In a typical xerographic marking engine, such as a copier or printer, a photoconductive insulating member is charged to a uniform potential and thereafter exposed to a light image of an original document to be reproduced. The exposure discharges the photoconductive insulating surface in exposed or background areas and creates an electrostatic latent image on the member, which corresponds to the image areas contained within the document. Subsequently, the electrostatic latent image on the photoconductive insulating surface is made visible by developing the image with a developing material. Generally, the developing material comprises toner particles adhering triboelectrically to carrier granules. The developed image is subsequently transferred to a print medium, such as a sheet of paper. The fusing of the toner onto the paper is generally accomplished by applying heat to the toner with a heated roller and application of pressure to fuse and permanently affix the powder image to the copy sheet.
In order to fuse and fix the powder toner particles onto a copy sheet or support member permanently as above, it is necessary for the thermal fusing apparatus to elevate the temperature of the toner images to a point at which constituents of the toner particles coalesce and become tacky.
Typically, when started up, each reproduction machine goes through a warm up phase during which the heated member of the fusing apparatus gradually warms up to where the fusing channel or fusing nip reaches and can be maintained at the high fusing temperature. After that, the machine can be activated to run a job reproducing images through a run or operating cycle. After one of such jobs, the machine may be idle or go into an idle or a standby mode, while waiting for the next reproduction job.

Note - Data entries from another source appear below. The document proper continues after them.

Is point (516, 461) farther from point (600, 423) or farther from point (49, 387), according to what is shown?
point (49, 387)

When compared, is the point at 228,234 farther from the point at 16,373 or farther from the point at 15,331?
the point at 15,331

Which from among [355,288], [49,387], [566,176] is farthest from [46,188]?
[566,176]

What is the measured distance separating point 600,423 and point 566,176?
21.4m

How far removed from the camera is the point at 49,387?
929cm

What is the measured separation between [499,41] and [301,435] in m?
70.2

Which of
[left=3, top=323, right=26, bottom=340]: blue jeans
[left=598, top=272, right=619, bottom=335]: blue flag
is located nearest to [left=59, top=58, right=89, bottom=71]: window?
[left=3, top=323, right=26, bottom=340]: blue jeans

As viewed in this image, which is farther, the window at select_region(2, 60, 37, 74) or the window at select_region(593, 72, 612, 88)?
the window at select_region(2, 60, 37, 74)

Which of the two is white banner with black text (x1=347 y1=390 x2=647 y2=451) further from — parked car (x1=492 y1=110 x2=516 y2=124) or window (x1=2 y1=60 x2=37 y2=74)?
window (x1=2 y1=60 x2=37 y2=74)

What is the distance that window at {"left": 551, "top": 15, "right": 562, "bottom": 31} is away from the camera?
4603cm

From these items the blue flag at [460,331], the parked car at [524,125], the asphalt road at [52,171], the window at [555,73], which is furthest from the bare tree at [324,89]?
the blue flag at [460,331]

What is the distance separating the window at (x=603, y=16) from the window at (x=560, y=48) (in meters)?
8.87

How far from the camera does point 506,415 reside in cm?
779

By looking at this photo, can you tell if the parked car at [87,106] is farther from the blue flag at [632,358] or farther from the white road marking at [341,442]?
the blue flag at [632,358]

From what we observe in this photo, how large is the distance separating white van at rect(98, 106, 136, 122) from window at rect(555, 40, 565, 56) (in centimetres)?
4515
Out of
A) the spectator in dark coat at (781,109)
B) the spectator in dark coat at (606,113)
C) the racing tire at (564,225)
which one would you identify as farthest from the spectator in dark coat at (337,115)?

The fuser roll is a large thermal mass whose temperature must be controlled to tight tolerances for a good quality print job. When the print media enters the system, the fuser roll surface temperature begins to drop. Typically, the current PID temperature controller runs a standard temperature control algorithm which lacks speed and gain to bring the fuser roll surface temperature back to steady state in a short period of time. As a result, during the beginning of a large print job, the fuser roll surface temperature substantially drops. Once the temperature of a fusing apparatus starts to drop or fall, the fuser roll acquires a thermal inertia which makes reversal or recovery difficult. As the standard temperature control algorithm brings temperature back up to the fusing temperature, it causes an overshoot by the end of the job. The problem might cause some print imperfection.